A Sociedade de Pediatria do Distrito Federal também se posicionou contra a volta às aulas, afirmando que o isolamento social está cada vez menor na capital federal e lembrando que o número de casos está subindo em progressão “rápida e considerável”.

“Nessas condições, reabrir todas as atividades até o final de julho ou início de agosto pode ser uma decisão precipitada, devido à situação que nos encontramos tanto a nível distrital como nacional; em especial se tratando de escolas, onde o comportamento é imprevisível e o número de assintomáticos é inestimável, tornando a possibilidade de contágio exponencial”, escreve Dennis Alexander Burns, presidente da entidade.

O oftalmopediatra Tiago Ribeiro, do Visão Hospital de Olhos, alerta ainda para o tempo seco típico do inverno brasiliense, que favorece a coceira nos olhos. Crianças em ambiente escolar, que estão aglomeradas e em contato com superfícies não sempre higienizadas podem acabar contraindo a doença por essa mucosa, ao passar as mãos nos olhos.

Mais jovens correm menos risco

A infectologista Valéria explica que, em nenhum lugar do mundo, se registrou um grande número de crianças entre os casos graves e óbitos relacionados à Covid-19 — a ciência ainda não encontrou resposta para justificar o porquê. Porém, mesmo não tendo uma evolução clínica, elas participam, sim, da cadeia de transmissão.

“As crianças parecem ser menos afetadas, e com menos frequência do que os adultos, sendo responsáveis por 1 a 5% dos casos. A Covid-19 tem se mostrado mais branda entre os mais jovens, com muitos casos sem sintomas ou com sintomas leves, embora quadros graves tenham sido relatados”, afirma Weissmann.

De acordo com uma pesquisa da Escola de Londres de Higiene e Medicina Tropical, publicada na revista Nature Medicine, crianças tem 50% a menos de chance de pegar a Covid-19. Já um estudo feito pelo centro de controle e prevenções de doenças, o CDC, dos Estados Unidos com 149.760 pacientes positivos descobriu que menos de 2% dos diagnósticos corresponde a crianças e adolescentes com menos de 17 anos.

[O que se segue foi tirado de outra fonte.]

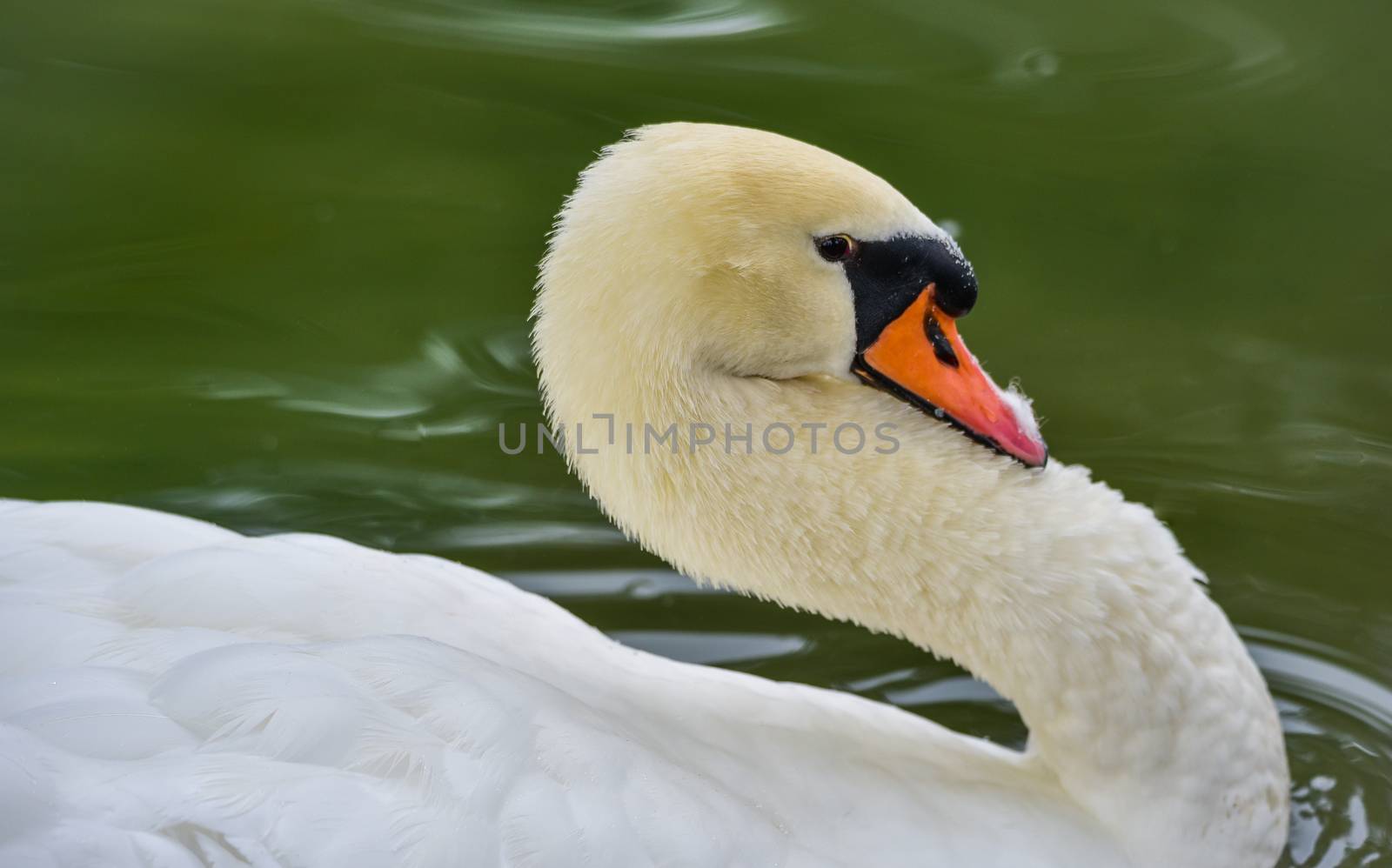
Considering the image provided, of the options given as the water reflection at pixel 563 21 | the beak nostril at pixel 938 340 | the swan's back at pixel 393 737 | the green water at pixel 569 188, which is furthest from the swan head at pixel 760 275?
the water reflection at pixel 563 21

O estudo da Escola de Medicina Tropical de Londres descobriu ainda que, das crianças e adolescentes entre 10 e 19 anos que, de fato, foram infectadas pelo coronavírus, apenas uma em cada 5 apresentou sintomas.

Ainda não há muitas informações sobre a capacidade do jovem de transmissão: não se sabe se ele contamina tanto quanto um adulto. Rosalind Eggo, infectologista que faz parte da pesquisa inglesa, conta ao site MIT Technology Review, que é difícil saber o que acontece justamente porque muitas das crianças contaminadas nunca foram levadas ao médico por terem apenas sintomas leves.

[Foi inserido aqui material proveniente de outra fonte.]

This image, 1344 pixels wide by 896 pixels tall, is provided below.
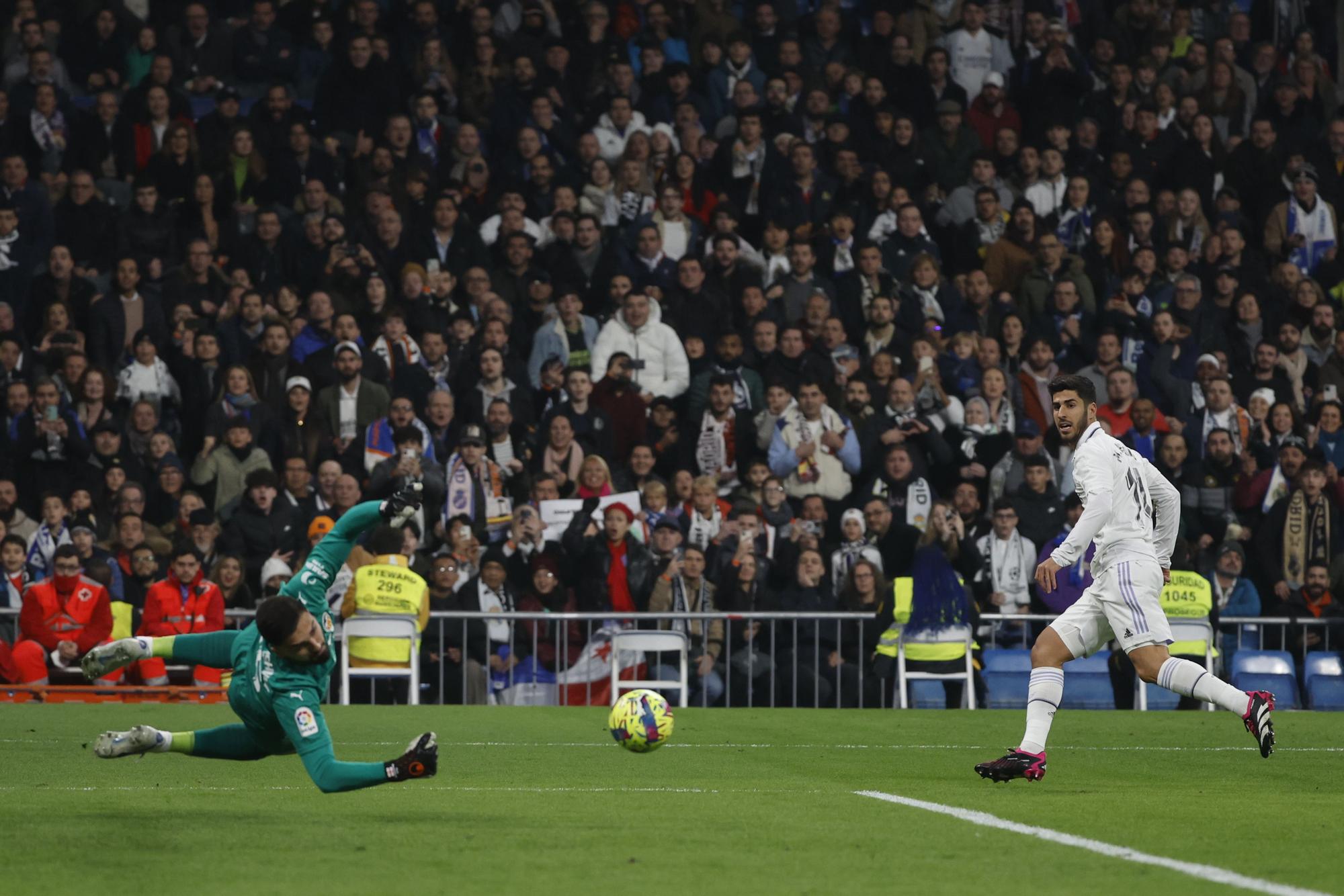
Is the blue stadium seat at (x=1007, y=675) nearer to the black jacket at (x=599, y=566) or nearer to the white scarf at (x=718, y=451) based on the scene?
the white scarf at (x=718, y=451)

“É muito difícil entender o que aconteceu com a transmissão quando as escolas fecharam, porque ocorreu ao mesmo tempo que muitas outras intervenções, como lockdown, distanciamento e aumento na higiene”, explica. Para ter certeza do real impacto da volta às aulas na epidemia de coronavírus, a melhor opção é esperar para ver o que acontece em países que estão reabrindo as escolas, como na Alemanha.